Ce qui est inscrit dans ce texte, c’est un double mouvement de concentration des pouvoirs et de spécialisation des compétences, afin de réduire la dépense publique locale. Comme le soulignait le Premier ministre : « Si les collectivités ne réduisent pas leurs dépenses, nous les y contraindrons ».
Ainsi, quelles que soient les compétences qui leur seront attribuées, les collectivités locales ne disposeront plus des moyens nécessaires pour y faire face. Elles ne pourront plus adapter localement les politiques publiques !
D’ailleurs, il est notable qu’aucune des parties de ce texte n’ait pour objectif de répondre davantage et mieux aux besoins de nos concitoyens, de même qu’aucune de ses mesures ne participe du développement du territoire national, dans son ensemble.
Finalement, à travers ce texte, vous ne visez qu’à valoriser et exploiter les ressources de certains bassins de vie et d’emploi, laissant les autres à la dérive. Vous mettez en place un nouveau schéma d’organisation qui se pense en termes de compétition.
Ainsi, ce projet de loi est une restructuration libérale de nos institutions locales, visant à soumettre à une concurrence libre et non faussée les populations et les territoires. Une telle démarche, n’ayons pas peur de le dire, est porteuse de nouvelles et puissantes inégalités sociales et territoriales. Elle ne pourra répondre aux besoins sociaux d’aujourd’hui, et encore moins aux défis de demain.
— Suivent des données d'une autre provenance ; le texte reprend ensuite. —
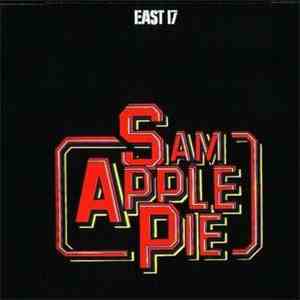 Sam Apple Pie - East 17 mp3 album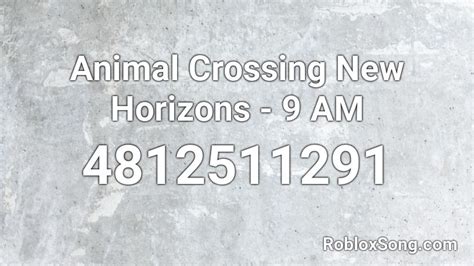 Animal Crossing New Horizons 9 Am Roblox Id Roblox Music Codes
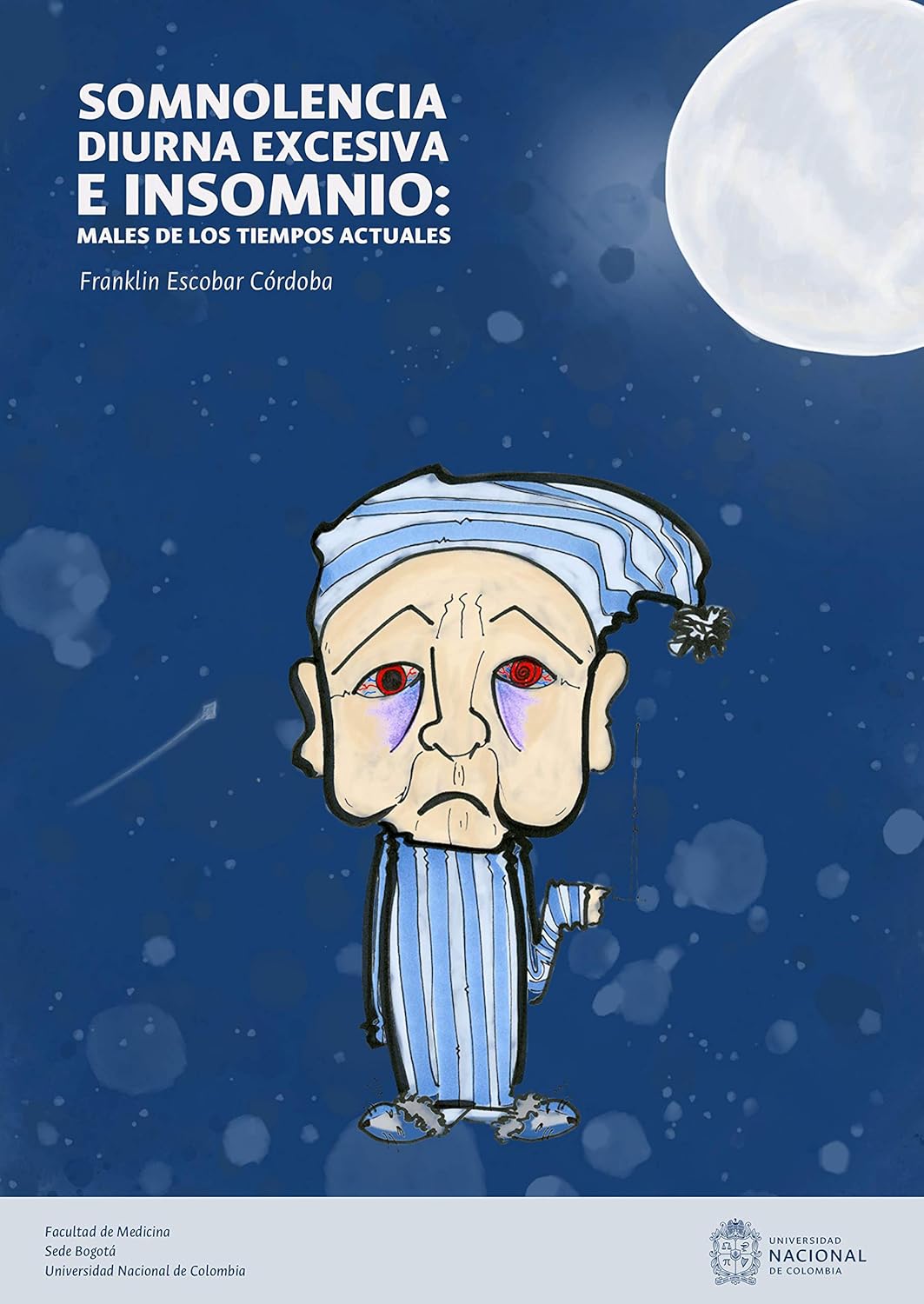 Somnolencia diurna excesiva e insomnio: males de los tiempos actuales (Spanish Edition) (EPUB)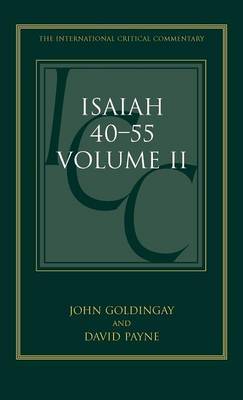 Isaiah 40-55: v. 2 on Hardback by John Goldingay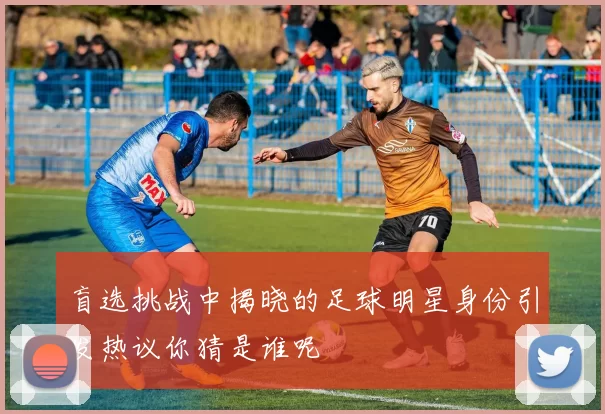盲选挑战中揭晓的足球明星身份引发热议你猜是谁呢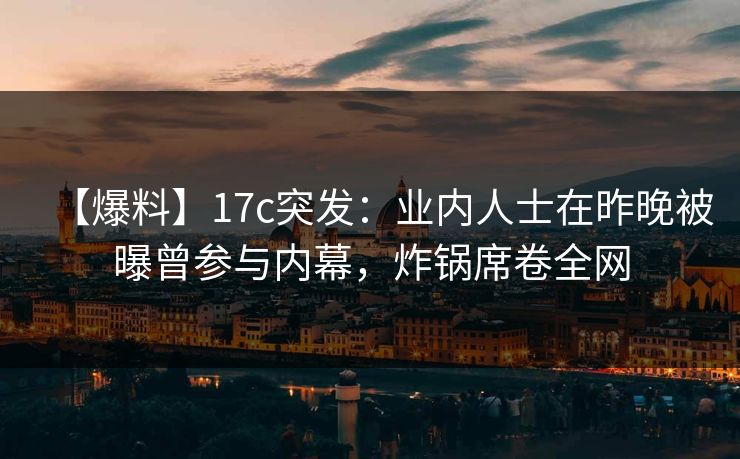 【爆料】17c突发：业内人士在昨晚被曝曾参与内幕，炸锅席卷全网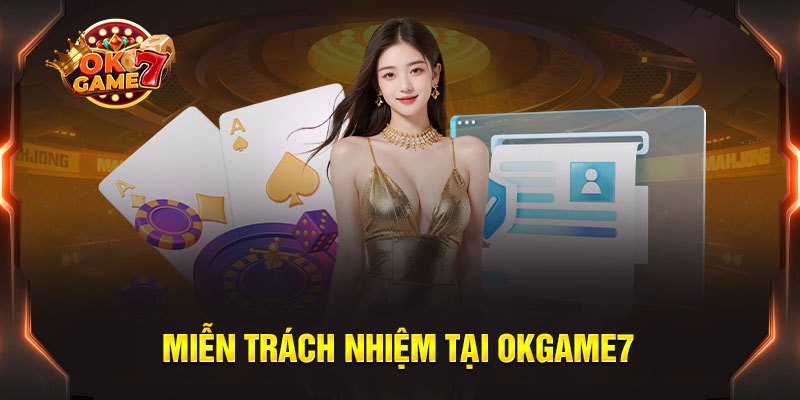 Tầm quan trọng của chính sách miễn trách nhiệm tại OKGAME7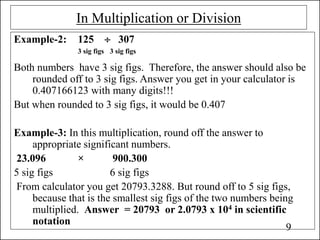 In Multiplication or Division
Example-2: 125  307
3 sig figs 3 sig figs
Both numbers have 3 sig figs. Therefore, the answer should also be
rounded off to 3 sig figs. Answer you get in your calculator is
0.407166123 with many digits!!!
But when rounded to 3 sig figs, it would be 0.407
Example-3: In this multiplication, round off the answer to
appropriate significant numbers.
23.096 × 900.300
5 sig figs 6 sig figs
From calculator you get 20793.3288. But round off to 5 sig figs,
because that is the smallest sig figs of the two numbers being
multiplied. Answer = 20793 or 2.0793 x 104 in scientific
notation
9
 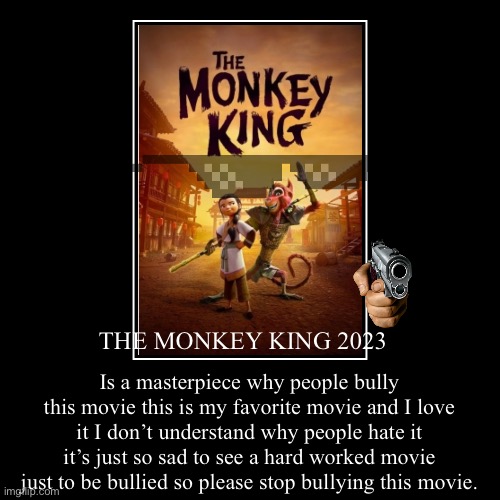THE MONKEY KING 2023 | Is a masterpiece why people bully this movie this is my favorite movie and I love it I don’t understand why people ha | image tagged in funny,demotivationals,the-monkey-king-2023,stop-bullying,shut up,respect | made w/ Imgflip demotivational maker
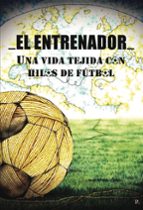 El entrenador. Una vida tejida con hilos de fútbol, de Varios autores | portada del libro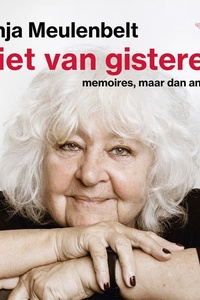 Niet van gisteren: Memoires, maar dan anders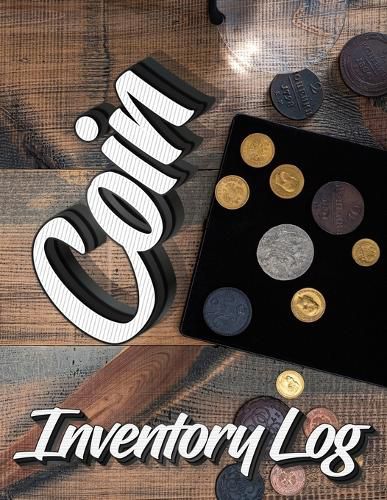 Cover image for Coin Inventory Log: Catalog and Organize Coins with this Logbook for Coin Collectors (Value And Record Note Book)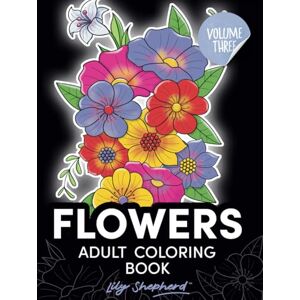 Shepherd, Lily Flowers adult coloring book Lily Shepherd Volume 3: stress relief coloring for women (Lily Shepherd Flowers Adult Coloring Books) Shepherd, Lily Flowers adult coloring book Lily Shepherd Volume 3: stress relief coloring for women (Lily Shepherd Flowers Adult Coloring Books)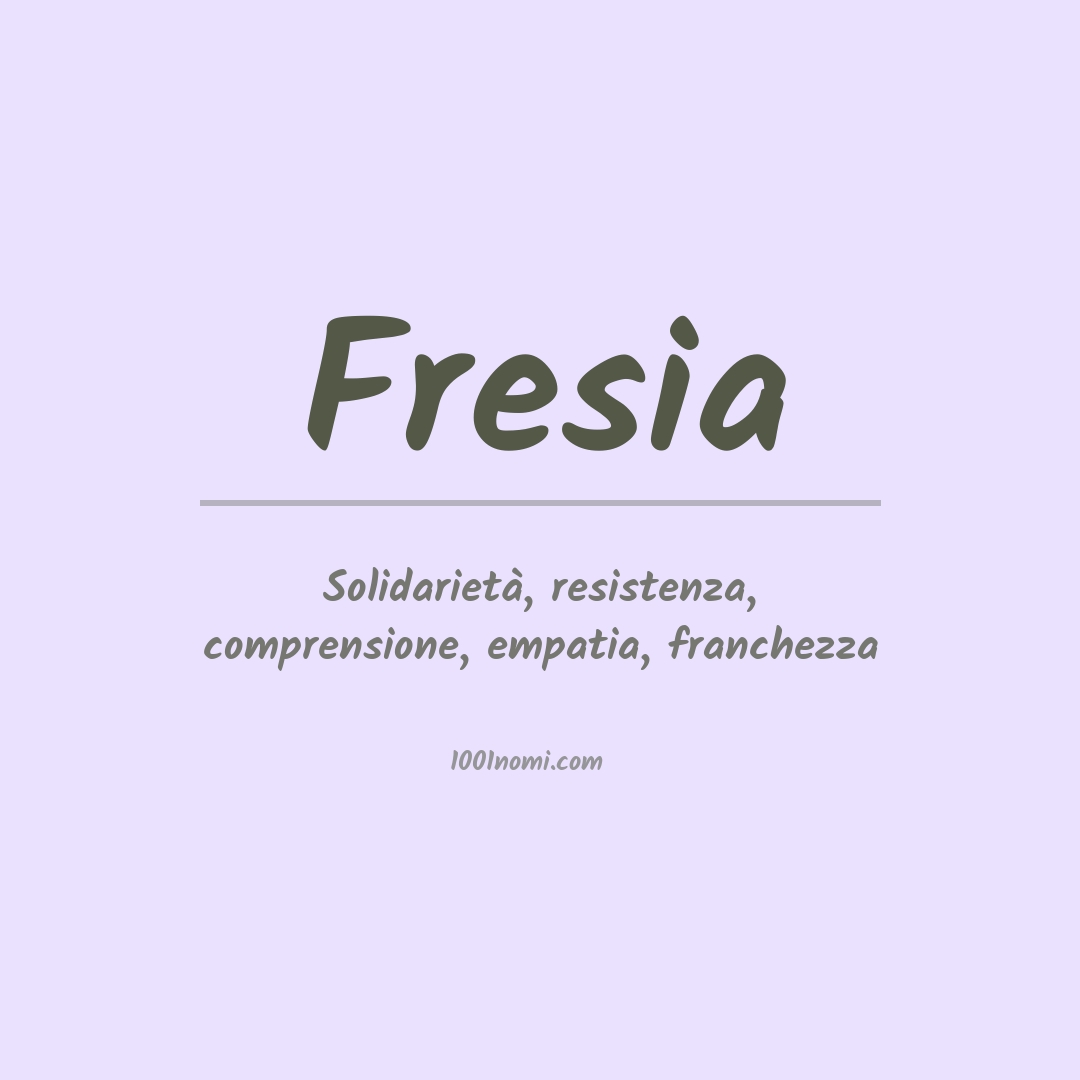 Significato del nome Fresia Significato del nome Fresia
En prônant la mutualisation contrainte des ressources et des moyens de tous les échelons locaux, votre objectif n’est pas d’aider les collectivités à redéployer leurs actions au service de notre population.
Prenons l’exemple des financements croisés : ils ont été mis en place, justement, afin de mutualiser les ressources financières de plusieurs collectivités et de permettre à l’une d’entre elles de réaliser les équipements ou les services nécessaires à l’amélioration des conditions de vie des populations.
Or vous allez les supprimer, ou imposer des conditions drastiques qui les limiteront fortement. C’est bien la preuve que, avec cette réforme, vous voulez contraindre toujours davantage les collectivités locales à mettre en œuvre vos choix libéraux, faits de restrictions des ressources publiques et de réductions des dépenses et des services publics.